Here's the round-up of the best blog posts, Tweets, and lefty news about and around Texas, our Texas from last week.  First, TXElects.

(Today) is the deadline for candidates to file for a spot on the March 3 primary ballot as a Democrat or Republican, or to be eligible to receive the nomination of the Green or Libertarian Parties at their conventions. It is also the deadline for candidates to file to run under the banner of a political party not currently having ballot access.

It will take at more than a week to determine with certainty all of the candidates who filed and were certified to be on the ballot. County parties have until December 17 to electronically submit their candidate rosters to the Secretary of State, and state parties have a December 18 deadline. Candidates seeking to have their names removed from the ballot must withdraw by Tuesday.

There are still ways to reach the ballot if a candidate fails to file by the close of business Monday. There may be chances for partisan candidates to file past the December 9 deadline in specific cases of vacancies or the withdrawal of the lone candidate. Independent candidates must file declarations of intent to run by December 9. Write-in candidates must file their declarations of candidacy by August 17, 2020.

Noted by Ballot Access News, the state has appealed the ruling it lost in Dikeman v. Hughs.  The law at issue compels minor party candidates to pay a fee to run for office; it was struck down by a lower court a week ago.  And in filing developments ...

Progress Texas also has a list of candidates who've placed their names on the March 2020 Democratic primary ballot.  Kuff looked at the initial Congressional race ratings in Texas.  Howie Klein at Down With Tyranny profiled TX-25 hopeful Heidi Sloan.  And Jeremy Wallace at the HouChron examined the race to replace retiring Cong. Pete Olson in TX-22, with twelve Republicans aiming to be the nominee.  (In 2018, Democrat Sri Preston Kulkarni almost knocked off Olson.  Kulkarni is running again, along with Pearland city council member Derrick Reed, and possibly one other Democrat filing later today.)  The statehouse district in the same Fort Bend County area just lost its Republican representative due to his unforced racial error, underscoring the shifting political sands in the nation's most ethnically diverse region.

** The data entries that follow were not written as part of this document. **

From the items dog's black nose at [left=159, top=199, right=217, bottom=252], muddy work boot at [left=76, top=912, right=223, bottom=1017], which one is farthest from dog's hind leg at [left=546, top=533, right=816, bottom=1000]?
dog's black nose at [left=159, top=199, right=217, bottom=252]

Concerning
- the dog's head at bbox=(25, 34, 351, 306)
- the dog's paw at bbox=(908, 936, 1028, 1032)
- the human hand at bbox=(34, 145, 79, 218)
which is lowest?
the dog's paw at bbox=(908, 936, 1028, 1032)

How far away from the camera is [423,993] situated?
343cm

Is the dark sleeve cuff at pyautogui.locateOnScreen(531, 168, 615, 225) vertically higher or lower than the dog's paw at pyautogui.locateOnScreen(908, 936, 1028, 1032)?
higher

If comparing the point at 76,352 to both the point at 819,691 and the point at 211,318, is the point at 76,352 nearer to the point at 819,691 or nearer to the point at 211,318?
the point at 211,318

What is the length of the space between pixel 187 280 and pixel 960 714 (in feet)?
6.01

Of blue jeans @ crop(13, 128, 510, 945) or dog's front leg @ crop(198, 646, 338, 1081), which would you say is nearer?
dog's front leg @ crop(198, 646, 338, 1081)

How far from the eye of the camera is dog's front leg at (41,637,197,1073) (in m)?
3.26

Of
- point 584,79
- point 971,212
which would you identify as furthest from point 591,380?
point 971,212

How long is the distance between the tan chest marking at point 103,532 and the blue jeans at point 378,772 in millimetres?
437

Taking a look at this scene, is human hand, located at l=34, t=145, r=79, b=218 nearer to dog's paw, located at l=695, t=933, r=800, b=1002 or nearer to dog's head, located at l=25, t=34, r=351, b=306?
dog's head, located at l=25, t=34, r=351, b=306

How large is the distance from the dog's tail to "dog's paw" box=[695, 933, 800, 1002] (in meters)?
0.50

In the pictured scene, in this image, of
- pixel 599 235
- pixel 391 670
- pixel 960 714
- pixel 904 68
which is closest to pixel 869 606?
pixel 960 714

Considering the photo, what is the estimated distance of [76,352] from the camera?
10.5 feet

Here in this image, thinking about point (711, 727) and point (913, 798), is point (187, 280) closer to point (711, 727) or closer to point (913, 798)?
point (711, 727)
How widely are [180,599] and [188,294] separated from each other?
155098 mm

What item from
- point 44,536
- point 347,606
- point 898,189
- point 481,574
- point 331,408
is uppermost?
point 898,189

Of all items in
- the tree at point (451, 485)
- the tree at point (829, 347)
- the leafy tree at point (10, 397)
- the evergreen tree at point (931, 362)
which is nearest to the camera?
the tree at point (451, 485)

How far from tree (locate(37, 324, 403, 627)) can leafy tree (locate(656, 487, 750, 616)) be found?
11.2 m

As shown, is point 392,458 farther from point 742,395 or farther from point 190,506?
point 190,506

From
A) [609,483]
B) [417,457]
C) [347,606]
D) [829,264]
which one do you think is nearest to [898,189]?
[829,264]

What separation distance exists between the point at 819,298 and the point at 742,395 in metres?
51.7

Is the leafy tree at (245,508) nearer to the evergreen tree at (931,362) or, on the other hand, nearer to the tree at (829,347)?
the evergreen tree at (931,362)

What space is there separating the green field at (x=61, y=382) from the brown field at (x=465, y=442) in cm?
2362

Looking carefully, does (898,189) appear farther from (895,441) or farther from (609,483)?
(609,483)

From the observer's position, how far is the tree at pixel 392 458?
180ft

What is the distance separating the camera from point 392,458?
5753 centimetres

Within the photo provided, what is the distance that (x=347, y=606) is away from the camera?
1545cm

PDiddie at Brains and Eggs had his regular weekly update on the Democrats running for the White House.  Mike Bloomberg made an appearance at the Texas Dems' quarterly meeting on Saturday.

Texas Monthly will be doing a regular political roundup.

SocraticGadfly collected all the huzzahs and handsprings for the Texas Tribune turning 10, and offers up a pretty contrarian take.

Meredith Lawrence of the Dallas Observer reports on the sad state of affairs with refugee asylum.

Robert Rivard at his self-titled Report urges the University of Incarnate Word to settle the Cameron Redus wrongful death case.

And here's some environmental developments.

Axios reports that the rural healthcare crisis is costing lives, a story the Texas Observer has recently been covering extensively.

Closing this Wrangle with some lighter news ...

Americans of certain age are mourning the passing of Carroll Spinney, who brought Big Bird and Oscar the Grouch to life for Sesame Street for nearly fifty years.  And Mean Green Cougar Red posted an appreciation of the children show's countercultural cartoons.

Paradise in Hell is here for the blood red White House Christmas trees.

Alice Embree at The Rag Blog posted about Houston's iconic '60s-'70s underground newspaper, Space City!, getting new digital life.  And there will be a fundraiser for TeXchromosome this coming Saturday at the Peace House Farm in Austin, with music, a flea market, and silent auction.

Last, Jessica Huseman, ProPublica's Texan at large, emphatically explains why she loves Texas.